One, though not the only, reason why MMC is not topically applied or subconjunctivally injected in glaucoma filtering surgery is to avoid contact with ocular and periocular tissues of concentrations of the agent high enough to cause adverse effects such as those found after its use following pterygium surgery.8-10 However, a great disadvantage of the prevalent clinical method of MMC administration is that far greater dosages than are actually needed in the target ocular tissues must be administered. Also, the dose of MMC released to the ocular tissues is highly variable when it is applied intraoperatively, because the amount of the agent that remains unreleased is quite variable.13 In the current study, tissue MMC concentration was as variable as that following injection of aqueous MMC solution in the previous experiment.14

We showed that a smaller amount of MMC is needed to maintain the tissue concentration of the agent by dissolving it into a thermosetting gel.

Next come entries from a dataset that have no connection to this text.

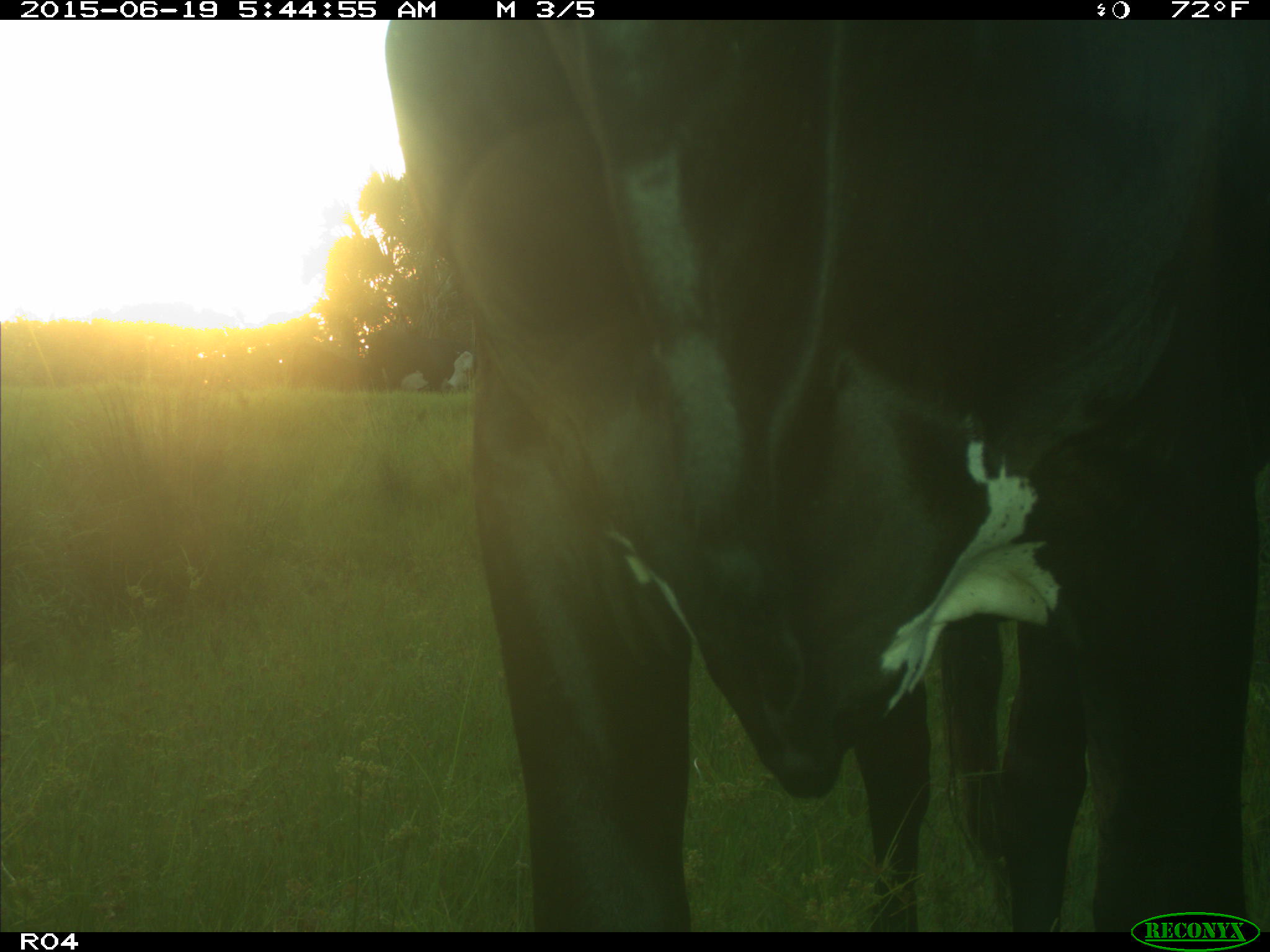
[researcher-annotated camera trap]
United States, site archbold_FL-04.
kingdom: Animalia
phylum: Chordata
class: Mammalia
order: Artiodactyla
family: Bovidae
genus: Bos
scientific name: Bos taurus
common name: domestic cow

Although the effects of this method of administering MMC on filtering bleb formation and complications must be further investigated in animal filtration models and we have to administer it preoperatively, a smaller amount of MMC in gel may prove to be at least as effective as the current method.


The authors thank Wakamoto Pharmaceutical Co, Japan, for providing and preparing the reversible thermosetting gel.

None of the authors has any proprietary interest in the development and marketing of any products mentioned or of any competing products.